----- Supplied passage -----

Tacoma Aroma

Dec. 26, 2007 at 5:53pm

Predictable List of 2007 "Best of..." Tacoma Stuff

Including a bonus "Best of..." from the future!

'Tis the season for retrospective and futurospective lists of "bests", "mosts" and "tops" to utter forth from the news media and surely local blogs like this one. To save them all the effort the Aroma is publishing the following list sure to put all other Tacoma-related lists to shame.

Best Outburst Not From Tom Stenger
Atlas Foundry

Most Loveable Loser
Marty Campbell

Best Pedestrian Bridge Not Stuck in the Hylebos Position
Murray Morgan

Most Violent Occurance to Cheer About Not on the Evening News
Dockyard Derby Dames bouts

Best Opening Written by a Local Novelist
(a.k.a. The "It Was a Dark and Stormy Night" Award)

----- Data provided -----

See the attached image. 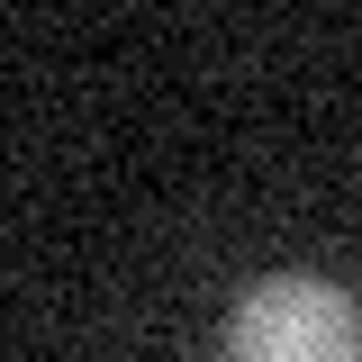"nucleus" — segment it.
Returning a JSON list of instances; mask_svg holds the SVG:
<instances>
[{"label":"nucleus","instance_id":"f257e3e1","mask_svg":"<svg viewBox=\"0 0 362 362\" xmlns=\"http://www.w3.org/2000/svg\"><path fill=\"white\" fill-rule=\"evenodd\" d=\"M226 362H362V308L326 272H263L226 317Z\"/></svg>","mask_w":362,"mask_h":362}]
</instances>
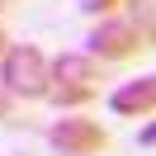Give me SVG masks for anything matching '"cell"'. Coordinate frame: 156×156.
I'll return each mask as SVG.
<instances>
[{
  "label": "cell",
  "instance_id": "6da1fadb",
  "mask_svg": "<svg viewBox=\"0 0 156 156\" xmlns=\"http://www.w3.org/2000/svg\"><path fill=\"white\" fill-rule=\"evenodd\" d=\"M99 95V62L85 52H62L57 62H48V99L57 109L90 104Z\"/></svg>",
  "mask_w": 156,
  "mask_h": 156
},
{
  "label": "cell",
  "instance_id": "7a4b0ae2",
  "mask_svg": "<svg viewBox=\"0 0 156 156\" xmlns=\"http://www.w3.org/2000/svg\"><path fill=\"white\" fill-rule=\"evenodd\" d=\"M0 90L10 99H48V57L33 43H14L0 57Z\"/></svg>",
  "mask_w": 156,
  "mask_h": 156
},
{
  "label": "cell",
  "instance_id": "3957f363",
  "mask_svg": "<svg viewBox=\"0 0 156 156\" xmlns=\"http://www.w3.org/2000/svg\"><path fill=\"white\" fill-rule=\"evenodd\" d=\"M48 142L57 147L62 156H95L109 147V133L95 123V118H57L48 128Z\"/></svg>",
  "mask_w": 156,
  "mask_h": 156
},
{
  "label": "cell",
  "instance_id": "277c9868",
  "mask_svg": "<svg viewBox=\"0 0 156 156\" xmlns=\"http://www.w3.org/2000/svg\"><path fill=\"white\" fill-rule=\"evenodd\" d=\"M137 48H147V43H142V33H137L128 19H99L95 29H90V52L85 57H95V62H123V57H133Z\"/></svg>",
  "mask_w": 156,
  "mask_h": 156
},
{
  "label": "cell",
  "instance_id": "5b68a950",
  "mask_svg": "<svg viewBox=\"0 0 156 156\" xmlns=\"http://www.w3.org/2000/svg\"><path fill=\"white\" fill-rule=\"evenodd\" d=\"M109 109H114L118 118H151V109H156V76L123 80V85L109 95Z\"/></svg>",
  "mask_w": 156,
  "mask_h": 156
},
{
  "label": "cell",
  "instance_id": "8992f818",
  "mask_svg": "<svg viewBox=\"0 0 156 156\" xmlns=\"http://www.w3.org/2000/svg\"><path fill=\"white\" fill-rule=\"evenodd\" d=\"M128 5H133V29L142 33V43H151V0H128Z\"/></svg>",
  "mask_w": 156,
  "mask_h": 156
},
{
  "label": "cell",
  "instance_id": "52a82bcc",
  "mask_svg": "<svg viewBox=\"0 0 156 156\" xmlns=\"http://www.w3.org/2000/svg\"><path fill=\"white\" fill-rule=\"evenodd\" d=\"M123 0H80V10L85 14H109V10H118Z\"/></svg>",
  "mask_w": 156,
  "mask_h": 156
},
{
  "label": "cell",
  "instance_id": "ba28073f",
  "mask_svg": "<svg viewBox=\"0 0 156 156\" xmlns=\"http://www.w3.org/2000/svg\"><path fill=\"white\" fill-rule=\"evenodd\" d=\"M10 109H14V99L5 95V90H0V118H10Z\"/></svg>",
  "mask_w": 156,
  "mask_h": 156
},
{
  "label": "cell",
  "instance_id": "9c48e42d",
  "mask_svg": "<svg viewBox=\"0 0 156 156\" xmlns=\"http://www.w3.org/2000/svg\"><path fill=\"white\" fill-rule=\"evenodd\" d=\"M5 48H10V38H5V29H0V57H5Z\"/></svg>",
  "mask_w": 156,
  "mask_h": 156
}]
</instances>
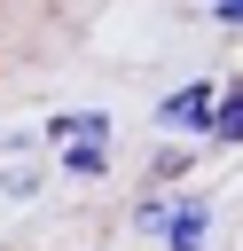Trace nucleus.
<instances>
[{"instance_id":"f257e3e1","label":"nucleus","mask_w":243,"mask_h":251,"mask_svg":"<svg viewBox=\"0 0 243 251\" xmlns=\"http://www.w3.org/2000/svg\"><path fill=\"white\" fill-rule=\"evenodd\" d=\"M212 102H219V86L196 78V86H180V94L157 102V126H165V133H204V126H212Z\"/></svg>"},{"instance_id":"f03ea898","label":"nucleus","mask_w":243,"mask_h":251,"mask_svg":"<svg viewBox=\"0 0 243 251\" xmlns=\"http://www.w3.org/2000/svg\"><path fill=\"white\" fill-rule=\"evenodd\" d=\"M204 235H212V204H204V196L172 204V220H165V251H204Z\"/></svg>"},{"instance_id":"7ed1b4c3","label":"nucleus","mask_w":243,"mask_h":251,"mask_svg":"<svg viewBox=\"0 0 243 251\" xmlns=\"http://www.w3.org/2000/svg\"><path fill=\"white\" fill-rule=\"evenodd\" d=\"M47 141H110V118L102 110H63V118H47Z\"/></svg>"},{"instance_id":"20e7f679","label":"nucleus","mask_w":243,"mask_h":251,"mask_svg":"<svg viewBox=\"0 0 243 251\" xmlns=\"http://www.w3.org/2000/svg\"><path fill=\"white\" fill-rule=\"evenodd\" d=\"M212 141H243V86H219V102H212V126H204Z\"/></svg>"},{"instance_id":"39448f33","label":"nucleus","mask_w":243,"mask_h":251,"mask_svg":"<svg viewBox=\"0 0 243 251\" xmlns=\"http://www.w3.org/2000/svg\"><path fill=\"white\" fill-rule=\"evenodd\" d=\"M63 165H71V173H86V180H94V173H102V165H110V141H71V149H63Z\"/></svg>"},{"instance_id":"423d86ee","label":"nucleus","mask_w":243,"mask_h":251,"mask_svg":"<svg viewBox=\"0 0 243 251\" xmlns=\"http://www.w3.org/2000/svg\"><path fill=\"white\" fill-rule=\"evenodd\" d=\"M133 220H141V235H165V220H172V204H165V196H141V204H133Z\"/></svg>"},{"instance_id":"0eeeda50","label":"nucleus","mask_w":243,"mask_h":251,"mask_svg":"<svg viewBox=\"0 0 243 251\" xmlns=\"http://www.w3.org/2000/svg\"><path fill=\"white\" fill-rule=\"evenodd\" d=\"M212 24H227V31H243V0H212Z\"/></svg>"}]
</instances>
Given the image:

-----

**Objectives**
1 – In the Tacoma Aroma list, who is named Most Loveable Loser?
2 – Write out the part of the Tacoma Aroma list between "Predictable List of" and "lists to shame.", inclusive.

**Final results**
1 – Marty Campbell

2 –
Predictable List of 2007 "Best of..." Tacoma Stuff

Including a bonus "Best of..." from the future!

'Tis the season for retrospective and futurospective lists of "bests", "mosts" and "tops" to utter forth from the news media and surely local blogs like this one. To save them all the effort the Aroma is publishing the following list sure to put all other Tacoma-related lists to shame.